Tata Sons on Monday said it has filed an affidavit in the London Commercial Court against the enforcement of the arbitration award in favour of Japan’s NTTDoCoMo.

“Tata Sons’ position is that it is not permitted to pay the sum claimed by DoCoMo pursuant to the award, since regulatory approval by India’s central bank, the Reserve Bank of India ... has been denied,” the company said in a statement. In the absence of such approval, enforcement of the award would be “unlawful under applicable Indian law and contrary to public policy.”

Meanwhile, sources close to the Tata Group said that the company has told the Delhi High Court in a separate affidavit filed last week that according to UN provisions a country’s policy should take precedence over the arbitral tribunal award, and hence the group cannot be forced to pay $1.17 billion as compensation to DoCoMo. Indian laws do not permit share buybacks at premiums or direct payment of compensation to foreign companies.

Tata Sons has invoked the United Nations Convention on the Recognition and Enforcement of Foreign Arbitral Awards in the matter, sources added.
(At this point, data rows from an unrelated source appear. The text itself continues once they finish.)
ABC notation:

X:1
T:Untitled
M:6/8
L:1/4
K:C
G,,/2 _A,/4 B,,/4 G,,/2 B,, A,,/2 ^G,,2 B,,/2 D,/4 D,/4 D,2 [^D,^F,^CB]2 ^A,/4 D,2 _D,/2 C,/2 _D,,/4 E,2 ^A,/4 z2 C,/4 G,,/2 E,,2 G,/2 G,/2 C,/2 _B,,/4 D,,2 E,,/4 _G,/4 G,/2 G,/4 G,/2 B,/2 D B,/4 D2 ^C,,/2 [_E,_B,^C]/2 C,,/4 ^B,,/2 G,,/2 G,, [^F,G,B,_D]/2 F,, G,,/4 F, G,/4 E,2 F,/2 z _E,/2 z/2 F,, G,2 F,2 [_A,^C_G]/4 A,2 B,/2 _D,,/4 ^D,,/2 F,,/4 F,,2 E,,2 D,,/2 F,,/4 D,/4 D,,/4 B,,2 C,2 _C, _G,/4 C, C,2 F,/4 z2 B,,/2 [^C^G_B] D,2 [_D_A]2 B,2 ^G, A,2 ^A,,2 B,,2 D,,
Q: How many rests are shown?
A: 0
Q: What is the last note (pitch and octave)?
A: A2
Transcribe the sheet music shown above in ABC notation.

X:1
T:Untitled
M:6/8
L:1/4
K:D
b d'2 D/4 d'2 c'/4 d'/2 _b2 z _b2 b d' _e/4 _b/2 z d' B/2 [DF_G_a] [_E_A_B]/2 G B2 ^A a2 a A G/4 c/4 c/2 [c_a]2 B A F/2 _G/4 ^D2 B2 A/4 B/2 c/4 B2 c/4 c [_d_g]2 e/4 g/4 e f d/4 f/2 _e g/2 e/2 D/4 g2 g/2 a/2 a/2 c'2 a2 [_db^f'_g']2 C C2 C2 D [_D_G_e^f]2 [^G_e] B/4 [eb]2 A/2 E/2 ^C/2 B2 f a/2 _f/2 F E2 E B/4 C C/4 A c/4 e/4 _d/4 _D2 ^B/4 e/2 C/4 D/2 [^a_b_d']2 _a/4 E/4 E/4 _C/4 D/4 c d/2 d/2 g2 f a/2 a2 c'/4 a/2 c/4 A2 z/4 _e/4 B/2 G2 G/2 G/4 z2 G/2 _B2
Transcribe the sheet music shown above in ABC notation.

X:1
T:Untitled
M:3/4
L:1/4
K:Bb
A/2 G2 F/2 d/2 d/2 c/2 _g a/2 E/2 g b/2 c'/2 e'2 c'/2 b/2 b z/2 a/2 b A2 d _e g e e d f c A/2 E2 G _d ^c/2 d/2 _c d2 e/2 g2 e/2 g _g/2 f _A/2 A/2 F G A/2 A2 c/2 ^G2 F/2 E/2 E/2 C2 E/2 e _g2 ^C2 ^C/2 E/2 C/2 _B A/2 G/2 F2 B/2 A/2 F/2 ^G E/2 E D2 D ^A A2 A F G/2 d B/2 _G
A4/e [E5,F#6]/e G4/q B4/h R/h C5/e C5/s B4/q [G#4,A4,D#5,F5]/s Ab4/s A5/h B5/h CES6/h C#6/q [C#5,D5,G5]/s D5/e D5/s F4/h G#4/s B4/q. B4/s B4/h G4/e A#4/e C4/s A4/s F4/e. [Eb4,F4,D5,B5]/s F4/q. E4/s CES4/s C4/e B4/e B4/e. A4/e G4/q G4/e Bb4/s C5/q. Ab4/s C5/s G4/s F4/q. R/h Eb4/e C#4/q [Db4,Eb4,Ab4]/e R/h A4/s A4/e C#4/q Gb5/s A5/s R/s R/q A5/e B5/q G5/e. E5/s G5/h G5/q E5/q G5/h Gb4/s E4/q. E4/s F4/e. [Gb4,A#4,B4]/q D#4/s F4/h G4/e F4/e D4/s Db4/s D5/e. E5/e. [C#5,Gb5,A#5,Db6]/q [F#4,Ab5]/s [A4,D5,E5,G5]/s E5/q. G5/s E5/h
The Mumbai-based salt-to-software group has pointed out how the Reserve Bank of India (RBI) denied it permission to remit the compensation money directly to DoCoMo on July 25.

According to a 2009 agreement that saw DoCoMo take a 26.5% stake in Tata Teleservices (TTSL), the Japanese company had the option of exiting the partnership if TTSL failed to meet certain financial targets, in return for a minimum 50% of its original investment. When DoCoMo chose to exercise this option in March 2014, it sought ₹58 per share, or ₹7,200 crore from the Tatas. But the RBI ruled that the option was not valid and payment would have to be at a fair market value. So the Tatas offered DoCoMo ₹23.34 a share. This led to an arbitration between the two. DoCoMo moved the London court in January 2015, and the Tatas were ordered to pay $1.17 billion. DoCoMo filed an enforcement proceeding before the Delhi High Court again in July 2016.

The Tata Group is likely to have invoked the same provision while filing the affidavit in the London court on Monday.